+++ DOCUMENT EXCERPT

Snowflake Flow Diff for Apache NiFi

This action is brought to you by Snowflake, don't hesitate to visit our website and reach out to us if you have questions about this action.

Usage

When using the GitHub Flow Registry Client in NiFi to version control your flows, add the below file .github/workflows/flowdiff.yml to the repository into which flow definitions are versioned.

Whenever a pull request is opened, reopened or when a new commit is pushed to an existing pull request, this workflow will be triggered and will compare the modified flow(s) in the pull request and will automatically comment the pull request with a human readable description of the changes included in the pull request.

name: Snowflake Flow Diff on Pull Requests
on:
  pull_request:
    types: [opened, reopened, synchronize]

jobs:
  execute_flow_diff:
    runs-on: ubuntu-latest
    permissions:
      contents: read
      pull-requests: write
    name: Executing Flow Diff
    steps:
      # checking out the code of the pull request (merge commit - if the PR is mergeable)
      - name: Checkout PR code
        uses: actions/checkout@v4
        with:
          ref: ${{ github.event.pull_request.head.ref }}
          fetch-depth: 0
          path: submitted-changes

      # getting the path of the flow definition(s) that changed
      - name: Get changed files
        id: files
        run: |
          cd submitted-changes

          # 1. grab every changed connector JSON
          files=$(git diff --name-only $(git merge-base HEAD origin/${{ github.event.pull_request.base.ref }}) HEAD | grep '\.json$')

          # 2. make it a comma-separated list (no trailing comma)
          bare=$(echo "$files" | tr '\n' ',' | sed 's/,$//')

          # 3. prefix for original-code (flowA)
          flowA=$(echo "$bare" | sed 's|[^,]\+|original-code/&|g')

          # 4. prefix for submitted-changes (flowB)
          flowB=$(echo "$bare" | sed 's|[^,]\+|submitted-changes/&|g')

          # 5. export both as outputs
          echo "flowA=$flowA" >> $GITHUB_OUTPUT
          echo "flowB=$flowB" >> $GITHUB_OUTPUT

      # checking out the code without the change of the PR
      - name: Checkout original code
        uses: actions/checkout@v4
        with:
          fetch-depth: 2
          path: original-code
      - run: cd original-code && git checkout HEAD^

      # Running the diff
      - name: Snowflake Flow Diff
        uses: snowflake-labs/snowflake-flow-diff@v0
        id: flowdiff
        with:
          flowA: ${{ steps.files.outputs.flowA }}
          flowB: ${{ steps.files.outputs.flowB }}

Note - you may want to change grep '\.json$' with a more specific pattern to match your specific requirements.

Checkstyle

Optionally, it is possible to enable a checkstyle check on the new version of the flow. If some violations against NiFi best practices are found, a message will be added to the comment published on the pull request.

To enable checkstyle:

      # Running the diff
      - name: Snowflake Flow Diff
        uses: snowflake-labs/snowflake-flow-diff@v0
        id: flowdiff
        with:
          flowA: ${{ steps.files.outputs.flowA }}
          flowB: ${{ steps.files.outputs.flowB }}
          checkstyle: true
          # optional: path to YAML configuration of the rules
          checkstyle-rules: submitted-changes/.github/checkstyle/checkstyle-rules.yaml
          # optional: fail the action when violations are detected
          checkstyle-fail: true

If checkstyle-fail is set to true, the GitHub Action will exit with a non-zero status whenever checkstyle violations are detected, which ensures the workflow (and therefore the pull request) is blocked until the issues are fixed.

++++++

■ **EXERCISE SET**:
a: Name every input passed to the action under "with:" in the checkstyle example on the Flow Diff page.
b: On the Flow Diff page, what does the GitHub Action do when checkstyle-fail is set to true and violations are found?
The listing after this has no part in any of this.

+++ DATA

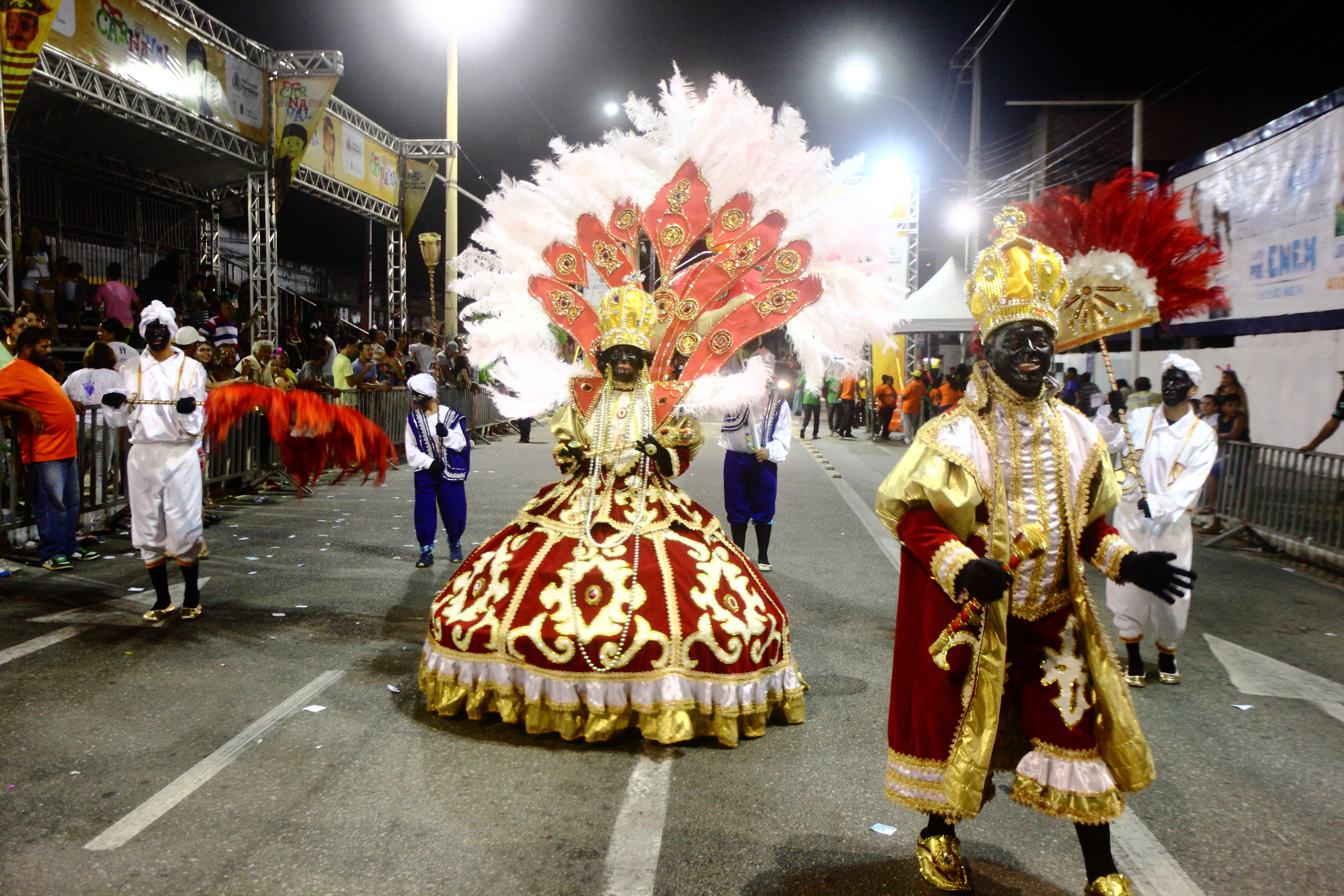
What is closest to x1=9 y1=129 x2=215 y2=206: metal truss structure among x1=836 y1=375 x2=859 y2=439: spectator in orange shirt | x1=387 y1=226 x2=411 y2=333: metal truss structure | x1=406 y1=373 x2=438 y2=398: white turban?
x1=387 y1=226 x2=411 y2=333: metal truss structure

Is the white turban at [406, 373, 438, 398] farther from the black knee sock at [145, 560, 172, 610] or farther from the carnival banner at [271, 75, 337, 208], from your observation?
the carnival banner at [271, 75, 337, 208]

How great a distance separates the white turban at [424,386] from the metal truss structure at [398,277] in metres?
14.5

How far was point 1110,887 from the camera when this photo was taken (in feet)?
8.79

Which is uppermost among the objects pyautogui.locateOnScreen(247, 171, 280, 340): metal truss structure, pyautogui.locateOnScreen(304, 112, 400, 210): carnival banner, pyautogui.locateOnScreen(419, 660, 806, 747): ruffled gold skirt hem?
pyautogui.locateOnScreen(304, 112, 400, 210): carnival banner

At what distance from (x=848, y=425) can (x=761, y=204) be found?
19257mm


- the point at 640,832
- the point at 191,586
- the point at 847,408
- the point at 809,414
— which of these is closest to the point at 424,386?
the point at 191,586

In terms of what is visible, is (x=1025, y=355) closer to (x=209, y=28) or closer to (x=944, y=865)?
(x=944, y=865)

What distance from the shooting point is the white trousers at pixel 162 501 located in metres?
5.70

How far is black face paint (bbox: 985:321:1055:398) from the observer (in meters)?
2.81

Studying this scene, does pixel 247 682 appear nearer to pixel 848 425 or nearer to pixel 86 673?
pixel 86 673

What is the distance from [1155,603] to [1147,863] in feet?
7.19

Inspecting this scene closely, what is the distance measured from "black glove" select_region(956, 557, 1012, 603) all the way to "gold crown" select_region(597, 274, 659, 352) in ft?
8.05

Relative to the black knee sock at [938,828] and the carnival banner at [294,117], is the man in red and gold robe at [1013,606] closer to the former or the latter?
the black knee sock at [938,828]

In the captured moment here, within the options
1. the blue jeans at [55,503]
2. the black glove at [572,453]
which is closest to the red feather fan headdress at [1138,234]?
the black glove at [572,453]
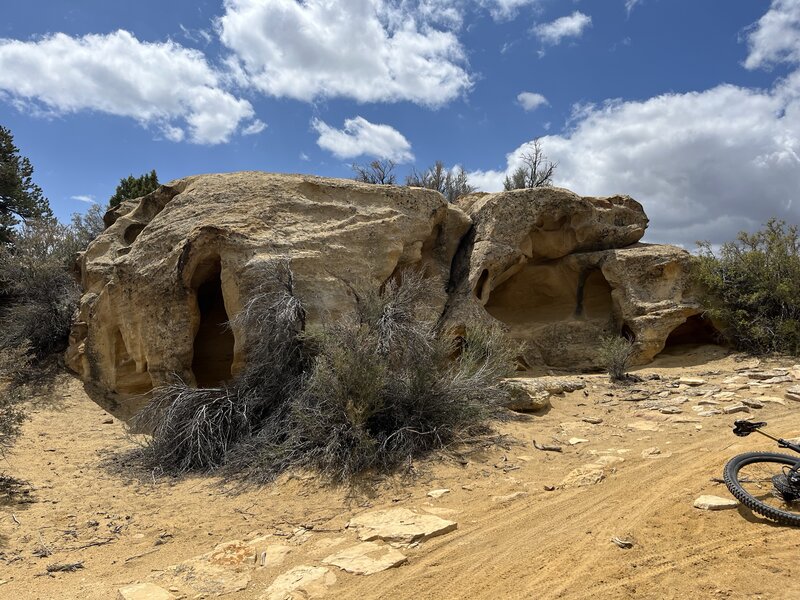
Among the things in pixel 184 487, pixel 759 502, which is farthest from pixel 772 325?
pixel 184 487

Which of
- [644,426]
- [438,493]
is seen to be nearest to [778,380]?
[644,426]

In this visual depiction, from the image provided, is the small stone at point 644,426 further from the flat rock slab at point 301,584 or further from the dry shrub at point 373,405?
the flat rock slab at point 301,584

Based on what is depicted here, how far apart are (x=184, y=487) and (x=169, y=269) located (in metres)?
3.82

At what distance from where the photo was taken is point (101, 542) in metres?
4.25

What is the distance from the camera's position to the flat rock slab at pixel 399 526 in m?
3.75

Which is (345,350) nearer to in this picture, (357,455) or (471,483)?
(357,455)

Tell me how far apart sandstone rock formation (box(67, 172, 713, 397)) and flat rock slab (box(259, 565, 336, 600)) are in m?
4.38

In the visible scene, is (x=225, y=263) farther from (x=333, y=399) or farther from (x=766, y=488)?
(x=766, y=488)

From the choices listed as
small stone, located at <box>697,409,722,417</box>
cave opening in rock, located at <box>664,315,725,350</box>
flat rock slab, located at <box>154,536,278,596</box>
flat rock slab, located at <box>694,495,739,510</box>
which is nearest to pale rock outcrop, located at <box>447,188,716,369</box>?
cave opening in rock, located at <box>664,315,725,350</box>

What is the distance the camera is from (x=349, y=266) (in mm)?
8234

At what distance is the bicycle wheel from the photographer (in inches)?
129

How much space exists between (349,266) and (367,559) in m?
5.28

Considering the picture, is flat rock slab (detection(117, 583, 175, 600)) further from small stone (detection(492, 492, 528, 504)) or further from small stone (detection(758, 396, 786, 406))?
small stone (detection(758, 396, 786, 406))

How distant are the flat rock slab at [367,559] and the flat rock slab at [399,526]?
126 mm
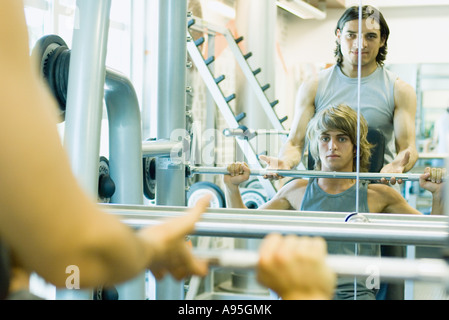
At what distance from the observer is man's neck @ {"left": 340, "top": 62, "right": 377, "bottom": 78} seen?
4.20ft

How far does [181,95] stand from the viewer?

++++++

■ **PROBLEM SOLUTIONS**:
a: flowA, flowB, checkstyle, checkstyle-rules, checkstyle-fail

b: It exits with a non-zero status.